One requirement of a good dataset to address the above mentioned topic is global coverage. Migration does not stop at country boundaries and so should the data used. The World Bank, an international organisation with 188 member states, provides an open data portal containing indicators about development in countries around the world. This data covers, amongst others, indicators about development, education, economy, energy and emissions, population, and provides a rich resource of information.

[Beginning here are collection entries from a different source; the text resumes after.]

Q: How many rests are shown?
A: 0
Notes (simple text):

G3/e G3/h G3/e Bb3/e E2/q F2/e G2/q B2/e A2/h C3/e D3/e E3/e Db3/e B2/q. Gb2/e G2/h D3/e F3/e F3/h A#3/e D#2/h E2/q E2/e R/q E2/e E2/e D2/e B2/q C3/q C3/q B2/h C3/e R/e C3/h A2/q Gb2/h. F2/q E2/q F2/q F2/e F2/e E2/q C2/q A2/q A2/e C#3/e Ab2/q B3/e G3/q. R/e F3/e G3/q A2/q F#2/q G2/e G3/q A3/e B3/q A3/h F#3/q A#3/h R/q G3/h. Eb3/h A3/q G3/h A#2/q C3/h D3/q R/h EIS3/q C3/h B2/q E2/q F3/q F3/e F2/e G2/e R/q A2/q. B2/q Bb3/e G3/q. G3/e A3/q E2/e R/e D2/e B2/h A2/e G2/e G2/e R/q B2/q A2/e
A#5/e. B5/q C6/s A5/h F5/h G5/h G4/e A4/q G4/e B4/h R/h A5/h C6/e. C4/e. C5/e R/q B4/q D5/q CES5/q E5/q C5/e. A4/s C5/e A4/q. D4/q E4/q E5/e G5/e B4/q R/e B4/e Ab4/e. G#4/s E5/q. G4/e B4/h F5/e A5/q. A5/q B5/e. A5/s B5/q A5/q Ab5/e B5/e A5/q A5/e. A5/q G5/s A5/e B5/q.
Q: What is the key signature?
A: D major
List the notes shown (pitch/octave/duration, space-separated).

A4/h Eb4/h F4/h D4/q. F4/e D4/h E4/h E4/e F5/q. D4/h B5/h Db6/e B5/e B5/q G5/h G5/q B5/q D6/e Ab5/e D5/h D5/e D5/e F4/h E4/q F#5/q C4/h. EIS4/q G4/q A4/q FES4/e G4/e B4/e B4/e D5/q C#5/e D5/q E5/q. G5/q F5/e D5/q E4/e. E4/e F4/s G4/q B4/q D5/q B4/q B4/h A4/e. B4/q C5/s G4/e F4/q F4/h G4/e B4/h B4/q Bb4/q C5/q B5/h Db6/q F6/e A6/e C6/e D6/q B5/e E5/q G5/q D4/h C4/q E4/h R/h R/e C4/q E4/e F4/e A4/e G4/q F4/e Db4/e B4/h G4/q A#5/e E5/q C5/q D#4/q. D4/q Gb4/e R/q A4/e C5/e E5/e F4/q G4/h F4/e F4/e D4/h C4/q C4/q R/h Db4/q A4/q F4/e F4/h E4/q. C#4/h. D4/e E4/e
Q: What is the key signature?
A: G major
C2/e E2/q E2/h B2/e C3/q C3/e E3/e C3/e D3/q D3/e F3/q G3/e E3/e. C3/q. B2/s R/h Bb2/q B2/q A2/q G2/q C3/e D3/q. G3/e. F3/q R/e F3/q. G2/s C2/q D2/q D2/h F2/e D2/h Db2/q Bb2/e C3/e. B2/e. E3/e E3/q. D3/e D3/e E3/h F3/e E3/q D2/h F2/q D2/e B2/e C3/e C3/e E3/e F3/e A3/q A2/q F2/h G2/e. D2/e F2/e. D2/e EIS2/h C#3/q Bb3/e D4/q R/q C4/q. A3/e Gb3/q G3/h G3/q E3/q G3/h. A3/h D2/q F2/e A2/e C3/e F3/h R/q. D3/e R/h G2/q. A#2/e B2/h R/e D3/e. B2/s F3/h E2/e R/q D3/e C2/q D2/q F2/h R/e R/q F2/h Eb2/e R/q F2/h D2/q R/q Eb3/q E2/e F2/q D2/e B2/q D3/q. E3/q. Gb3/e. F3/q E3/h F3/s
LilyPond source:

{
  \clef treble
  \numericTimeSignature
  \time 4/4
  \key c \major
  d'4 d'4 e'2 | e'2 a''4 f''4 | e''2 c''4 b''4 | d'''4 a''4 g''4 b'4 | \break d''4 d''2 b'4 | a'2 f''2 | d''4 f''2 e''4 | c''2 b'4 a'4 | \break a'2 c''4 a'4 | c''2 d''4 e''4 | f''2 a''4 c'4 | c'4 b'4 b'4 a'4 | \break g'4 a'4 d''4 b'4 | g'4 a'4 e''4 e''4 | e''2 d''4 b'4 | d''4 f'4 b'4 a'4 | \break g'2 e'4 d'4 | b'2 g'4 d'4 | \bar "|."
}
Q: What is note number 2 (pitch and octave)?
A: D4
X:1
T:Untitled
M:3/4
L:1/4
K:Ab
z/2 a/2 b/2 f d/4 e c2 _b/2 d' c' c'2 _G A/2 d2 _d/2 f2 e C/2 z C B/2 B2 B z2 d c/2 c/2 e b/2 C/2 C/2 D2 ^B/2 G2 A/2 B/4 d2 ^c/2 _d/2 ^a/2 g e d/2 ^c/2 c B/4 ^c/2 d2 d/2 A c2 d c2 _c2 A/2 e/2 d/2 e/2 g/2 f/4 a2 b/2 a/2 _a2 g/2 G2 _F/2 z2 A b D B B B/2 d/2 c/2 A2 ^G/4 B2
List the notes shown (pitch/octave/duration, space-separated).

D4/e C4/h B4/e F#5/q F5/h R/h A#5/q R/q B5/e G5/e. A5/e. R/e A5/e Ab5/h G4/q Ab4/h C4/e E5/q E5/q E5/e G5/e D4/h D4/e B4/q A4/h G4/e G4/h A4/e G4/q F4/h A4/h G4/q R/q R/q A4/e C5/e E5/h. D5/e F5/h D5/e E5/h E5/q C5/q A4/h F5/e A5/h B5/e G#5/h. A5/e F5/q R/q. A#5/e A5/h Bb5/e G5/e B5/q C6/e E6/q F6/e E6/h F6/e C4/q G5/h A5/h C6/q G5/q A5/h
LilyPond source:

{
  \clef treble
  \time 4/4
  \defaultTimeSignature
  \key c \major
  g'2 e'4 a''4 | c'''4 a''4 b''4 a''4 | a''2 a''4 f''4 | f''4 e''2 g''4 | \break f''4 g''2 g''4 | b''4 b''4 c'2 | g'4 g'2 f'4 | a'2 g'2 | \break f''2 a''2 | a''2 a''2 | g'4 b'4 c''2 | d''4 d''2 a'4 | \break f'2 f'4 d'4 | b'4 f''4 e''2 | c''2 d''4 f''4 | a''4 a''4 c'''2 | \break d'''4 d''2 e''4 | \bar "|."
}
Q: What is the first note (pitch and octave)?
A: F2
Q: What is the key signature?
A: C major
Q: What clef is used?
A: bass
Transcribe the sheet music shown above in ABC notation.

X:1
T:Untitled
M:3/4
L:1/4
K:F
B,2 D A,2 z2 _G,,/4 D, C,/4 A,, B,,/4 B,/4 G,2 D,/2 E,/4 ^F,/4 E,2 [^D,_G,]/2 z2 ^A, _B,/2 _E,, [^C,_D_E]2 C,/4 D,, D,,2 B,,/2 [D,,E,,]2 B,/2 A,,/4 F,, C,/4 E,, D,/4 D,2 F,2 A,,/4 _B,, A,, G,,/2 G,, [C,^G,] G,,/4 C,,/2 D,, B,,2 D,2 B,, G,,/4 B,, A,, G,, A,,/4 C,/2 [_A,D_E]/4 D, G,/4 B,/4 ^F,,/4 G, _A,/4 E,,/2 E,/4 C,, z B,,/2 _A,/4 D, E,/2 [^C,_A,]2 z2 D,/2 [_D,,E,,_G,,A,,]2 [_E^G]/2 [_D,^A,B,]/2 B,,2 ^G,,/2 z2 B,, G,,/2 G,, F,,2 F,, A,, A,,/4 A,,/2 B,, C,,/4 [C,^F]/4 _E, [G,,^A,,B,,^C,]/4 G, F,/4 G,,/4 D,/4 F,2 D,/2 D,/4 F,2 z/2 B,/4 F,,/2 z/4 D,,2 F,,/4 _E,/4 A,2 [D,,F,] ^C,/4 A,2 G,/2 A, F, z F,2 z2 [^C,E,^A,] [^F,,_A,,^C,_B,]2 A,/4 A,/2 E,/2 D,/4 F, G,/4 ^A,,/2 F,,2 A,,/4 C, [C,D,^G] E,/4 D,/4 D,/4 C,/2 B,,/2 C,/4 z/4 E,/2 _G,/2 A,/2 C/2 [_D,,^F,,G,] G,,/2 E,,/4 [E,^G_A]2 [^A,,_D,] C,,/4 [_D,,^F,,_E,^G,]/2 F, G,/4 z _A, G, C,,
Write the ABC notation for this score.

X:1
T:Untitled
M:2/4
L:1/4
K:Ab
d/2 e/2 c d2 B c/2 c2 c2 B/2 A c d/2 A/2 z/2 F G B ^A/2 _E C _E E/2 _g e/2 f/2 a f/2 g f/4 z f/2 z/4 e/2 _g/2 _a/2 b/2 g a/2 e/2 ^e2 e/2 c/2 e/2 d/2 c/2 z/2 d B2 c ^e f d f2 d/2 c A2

In total ~140 indicators are combined into one dataset. Migration and refugee statistics are e.g. published by the World Refugee Agency (UNHCR) as well as by the Organisation for Economic Co-operation and Development (OECD). The published datasets from both organisations are integrated for the project. These datasets (should) represent the hard facts about the measured indicators. In order to assess how well these indicators align with a public "awareness", the number of articles published in the New York Times, as returned by a search query containing only the country name as keyword, was collected. This, although limited to an US centric view, might still reveal insights about how we perceive upcoming challenges. [Update August 27] In addition to the data described above I added climate related data to the project. Given the urgency of global warming it felt as if this is a must when looking at migration. Read more about the climate data in this notebook.

About.

I started this project during my time as fellow of Data Science Europe and am very grateful for all the input and support!